The main algorithm implemented in this repository is Contrastive Reinforcement Learning (CRL), first described in a paper Contrastive Learning as Goal-Conditioned Reinforcement Learning. This Algorithm learns a critic function, without rewards, by contrasting states sampled from a future of a given trajectory (positive samples) with states sampled from a random trajectory (negative samples). We implemented a number of modifications and improvements to this algorithm. Among those, the most important ones are:

  • Choice of the energy function, currently we have implemented: l1, l2, l2_no_sqrt, dot, and cos energy functions.
  • Choice of the contrastive loss, currently we have implemented: binary, infonce, infonce_backward, symmetric_infonce, flat_infonce, flat_infonce_backward, forward_backward, dpo. ipo, and sppo losses.
  • logsumex_penalty- this is a regularizing term applied to contrastive loss, that we have found improves training in most settings.

All of the above, and more, can be found and modified in src/losses.py file.

Other baselines

To easily compare CRL to other well-known RL algorithms we have implemented several other baselines including PPO, SAC, and TD3, based on implementations in Brax.
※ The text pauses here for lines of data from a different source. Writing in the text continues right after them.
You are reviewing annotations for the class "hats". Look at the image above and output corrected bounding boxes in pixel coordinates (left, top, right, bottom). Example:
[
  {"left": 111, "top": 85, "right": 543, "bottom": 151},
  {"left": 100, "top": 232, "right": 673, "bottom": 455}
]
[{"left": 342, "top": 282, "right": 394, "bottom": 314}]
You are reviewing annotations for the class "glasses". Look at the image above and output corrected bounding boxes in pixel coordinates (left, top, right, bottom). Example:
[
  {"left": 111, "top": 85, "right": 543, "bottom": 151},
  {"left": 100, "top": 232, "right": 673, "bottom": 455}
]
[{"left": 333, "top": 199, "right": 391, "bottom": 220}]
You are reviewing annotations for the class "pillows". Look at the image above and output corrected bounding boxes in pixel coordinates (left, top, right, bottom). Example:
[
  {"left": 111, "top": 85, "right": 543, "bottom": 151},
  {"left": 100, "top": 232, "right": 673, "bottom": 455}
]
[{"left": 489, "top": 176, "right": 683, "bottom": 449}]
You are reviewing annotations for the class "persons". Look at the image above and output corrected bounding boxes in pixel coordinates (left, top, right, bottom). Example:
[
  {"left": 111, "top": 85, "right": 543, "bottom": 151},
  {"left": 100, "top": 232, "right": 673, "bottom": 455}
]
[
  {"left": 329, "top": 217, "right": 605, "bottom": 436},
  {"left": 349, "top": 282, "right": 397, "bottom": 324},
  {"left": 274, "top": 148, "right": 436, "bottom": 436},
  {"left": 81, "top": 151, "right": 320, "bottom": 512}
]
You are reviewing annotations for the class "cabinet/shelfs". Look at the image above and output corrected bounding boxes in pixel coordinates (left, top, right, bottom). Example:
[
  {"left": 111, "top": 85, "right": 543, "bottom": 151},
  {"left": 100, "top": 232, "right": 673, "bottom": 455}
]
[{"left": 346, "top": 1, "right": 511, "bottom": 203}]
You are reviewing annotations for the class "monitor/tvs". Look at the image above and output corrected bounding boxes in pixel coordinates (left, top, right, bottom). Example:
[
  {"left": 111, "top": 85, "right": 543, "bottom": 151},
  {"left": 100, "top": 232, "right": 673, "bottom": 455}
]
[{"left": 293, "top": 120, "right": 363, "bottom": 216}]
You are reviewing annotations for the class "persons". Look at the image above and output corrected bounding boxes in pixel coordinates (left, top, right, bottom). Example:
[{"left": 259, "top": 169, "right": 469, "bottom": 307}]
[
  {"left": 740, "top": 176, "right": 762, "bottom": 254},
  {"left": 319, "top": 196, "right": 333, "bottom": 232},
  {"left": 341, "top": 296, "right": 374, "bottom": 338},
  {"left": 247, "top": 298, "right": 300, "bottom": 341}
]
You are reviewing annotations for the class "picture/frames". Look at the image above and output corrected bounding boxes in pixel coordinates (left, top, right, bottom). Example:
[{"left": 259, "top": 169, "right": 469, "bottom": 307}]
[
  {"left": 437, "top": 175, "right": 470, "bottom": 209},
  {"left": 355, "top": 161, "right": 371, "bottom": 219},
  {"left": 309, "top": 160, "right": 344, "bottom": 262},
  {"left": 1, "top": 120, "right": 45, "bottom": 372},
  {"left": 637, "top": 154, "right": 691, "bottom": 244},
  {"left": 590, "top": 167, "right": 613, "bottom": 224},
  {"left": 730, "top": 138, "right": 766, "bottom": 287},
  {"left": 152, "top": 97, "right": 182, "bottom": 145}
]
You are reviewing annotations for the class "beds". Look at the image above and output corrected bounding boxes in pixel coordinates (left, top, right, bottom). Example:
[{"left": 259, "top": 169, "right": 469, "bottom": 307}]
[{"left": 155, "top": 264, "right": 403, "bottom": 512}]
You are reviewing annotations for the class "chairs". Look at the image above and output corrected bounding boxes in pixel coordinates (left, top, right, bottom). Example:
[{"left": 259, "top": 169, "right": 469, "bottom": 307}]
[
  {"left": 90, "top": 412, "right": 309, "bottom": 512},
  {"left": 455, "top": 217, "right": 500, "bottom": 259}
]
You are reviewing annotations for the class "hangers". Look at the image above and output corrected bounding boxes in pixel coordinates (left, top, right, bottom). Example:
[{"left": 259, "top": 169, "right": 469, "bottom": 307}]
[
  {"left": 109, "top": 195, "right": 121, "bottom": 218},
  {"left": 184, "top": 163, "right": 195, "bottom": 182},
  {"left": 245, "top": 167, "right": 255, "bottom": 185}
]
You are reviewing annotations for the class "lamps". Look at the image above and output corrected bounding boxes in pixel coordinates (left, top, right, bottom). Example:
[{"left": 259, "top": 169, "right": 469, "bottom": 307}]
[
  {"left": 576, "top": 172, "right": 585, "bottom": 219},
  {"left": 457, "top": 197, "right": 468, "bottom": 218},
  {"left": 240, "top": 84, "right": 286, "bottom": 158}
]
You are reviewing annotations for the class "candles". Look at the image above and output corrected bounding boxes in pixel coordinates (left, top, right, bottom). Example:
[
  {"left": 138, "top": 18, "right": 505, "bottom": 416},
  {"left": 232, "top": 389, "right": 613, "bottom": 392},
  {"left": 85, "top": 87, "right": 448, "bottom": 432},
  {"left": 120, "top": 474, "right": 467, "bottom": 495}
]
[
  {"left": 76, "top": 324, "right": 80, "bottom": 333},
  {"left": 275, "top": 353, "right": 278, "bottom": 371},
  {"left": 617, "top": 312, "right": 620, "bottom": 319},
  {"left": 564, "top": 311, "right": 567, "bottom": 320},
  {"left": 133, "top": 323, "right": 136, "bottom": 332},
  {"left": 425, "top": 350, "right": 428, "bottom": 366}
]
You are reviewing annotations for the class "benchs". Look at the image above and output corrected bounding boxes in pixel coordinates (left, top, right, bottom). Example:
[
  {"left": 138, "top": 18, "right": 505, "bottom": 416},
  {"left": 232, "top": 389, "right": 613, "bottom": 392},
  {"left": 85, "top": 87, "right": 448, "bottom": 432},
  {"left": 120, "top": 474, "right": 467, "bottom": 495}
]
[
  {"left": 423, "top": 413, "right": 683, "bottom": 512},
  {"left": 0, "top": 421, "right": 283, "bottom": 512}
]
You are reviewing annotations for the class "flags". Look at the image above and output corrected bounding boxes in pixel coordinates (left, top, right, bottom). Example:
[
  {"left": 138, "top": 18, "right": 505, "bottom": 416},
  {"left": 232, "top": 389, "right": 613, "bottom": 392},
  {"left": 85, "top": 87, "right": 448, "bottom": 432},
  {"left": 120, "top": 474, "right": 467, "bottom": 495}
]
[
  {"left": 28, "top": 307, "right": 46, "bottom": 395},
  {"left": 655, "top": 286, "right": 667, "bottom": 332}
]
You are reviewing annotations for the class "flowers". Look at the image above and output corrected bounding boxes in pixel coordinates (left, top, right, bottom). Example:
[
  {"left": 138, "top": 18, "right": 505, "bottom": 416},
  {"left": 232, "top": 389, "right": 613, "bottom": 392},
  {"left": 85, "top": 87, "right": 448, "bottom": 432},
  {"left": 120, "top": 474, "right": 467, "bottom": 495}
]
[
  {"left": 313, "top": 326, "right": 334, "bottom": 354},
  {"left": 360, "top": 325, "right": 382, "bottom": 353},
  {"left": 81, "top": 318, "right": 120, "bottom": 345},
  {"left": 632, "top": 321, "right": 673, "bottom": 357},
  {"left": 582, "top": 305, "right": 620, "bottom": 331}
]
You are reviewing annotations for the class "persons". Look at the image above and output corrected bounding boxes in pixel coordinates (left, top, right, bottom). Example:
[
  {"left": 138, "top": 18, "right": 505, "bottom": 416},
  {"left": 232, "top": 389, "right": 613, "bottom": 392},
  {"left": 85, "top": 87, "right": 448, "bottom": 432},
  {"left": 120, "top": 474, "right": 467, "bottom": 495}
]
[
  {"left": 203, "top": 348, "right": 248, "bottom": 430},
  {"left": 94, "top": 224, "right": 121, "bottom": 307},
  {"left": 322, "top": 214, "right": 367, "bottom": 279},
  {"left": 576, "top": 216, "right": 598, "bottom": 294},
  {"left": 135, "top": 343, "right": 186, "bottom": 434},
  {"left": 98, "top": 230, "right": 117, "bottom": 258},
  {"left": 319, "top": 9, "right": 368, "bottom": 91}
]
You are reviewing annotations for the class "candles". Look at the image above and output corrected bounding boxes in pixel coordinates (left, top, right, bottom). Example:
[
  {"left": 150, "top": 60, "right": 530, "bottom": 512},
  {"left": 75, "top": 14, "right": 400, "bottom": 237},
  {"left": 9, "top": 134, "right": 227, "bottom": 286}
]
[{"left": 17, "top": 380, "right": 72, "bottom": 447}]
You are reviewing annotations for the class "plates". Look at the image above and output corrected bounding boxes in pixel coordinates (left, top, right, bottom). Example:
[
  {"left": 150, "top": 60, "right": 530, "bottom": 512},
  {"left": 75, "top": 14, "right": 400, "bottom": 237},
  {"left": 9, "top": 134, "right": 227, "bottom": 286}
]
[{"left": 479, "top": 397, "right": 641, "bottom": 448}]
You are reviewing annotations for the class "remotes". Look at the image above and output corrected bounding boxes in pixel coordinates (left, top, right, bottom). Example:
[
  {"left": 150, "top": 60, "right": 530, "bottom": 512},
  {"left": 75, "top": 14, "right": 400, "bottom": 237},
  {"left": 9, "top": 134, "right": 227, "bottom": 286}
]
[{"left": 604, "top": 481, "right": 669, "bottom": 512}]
For SAC and TD3 it is additionally possible to enable --use_her flag to take advantage of the Hindsight Experience Replay buffer, which can improve performance in sparse reward setting.

While reward shaping was not our main priority, since CRL algorithm doesn't use reward, most environments can provide both sparse and dense rewards, by using --use_dense_reward flag.

Adding new methods and algorithms

The primary purpose of our work is to enable easy and rapid research on Self-Supervised Goal-Conditioned Reinforcement Learning. Thus adding new losses, and energy functions, or changing other aspects of the algorithm can be easily done, by modifying src/losses.py and/or src/networks.py, which are easily readable and accessible.

Adding new contrastive objective

For instance, to register a new contrastive objective ("your_loss") for CRL, you need to: 1. Register new contrastive_loss_fn in crl_critic_loss function (src/losses.py file):

...
if contrastive_loss_fn == "your_loss":
    loss = ...
...
2. Run training with your new contrastive objective, to check if algorithm learns properly:
python training.py --contrastive_loss_fn "your_loss"

Using a custom model architecture.

To integrate a custom model architecture for CRL algorithm, you need to define and register your architecture within the src/cnetworks.py file: 1. Critic: extend or modify the MLP class or create a new model used for contrastive embeddings. 2. Actor: provide appropriate make_policy_network function that defines actor architecture.

Algorithms, that differ from CRL (or one of the other implemented baselines) in a more fundamental way (e.g. non-standard replay buffer, not relaying on actor and critic as a main paradigm) can also be implemented, but will usually require modification of src/train.py, which requires some technical knowledge on JAX, especially how JIT mechanism works.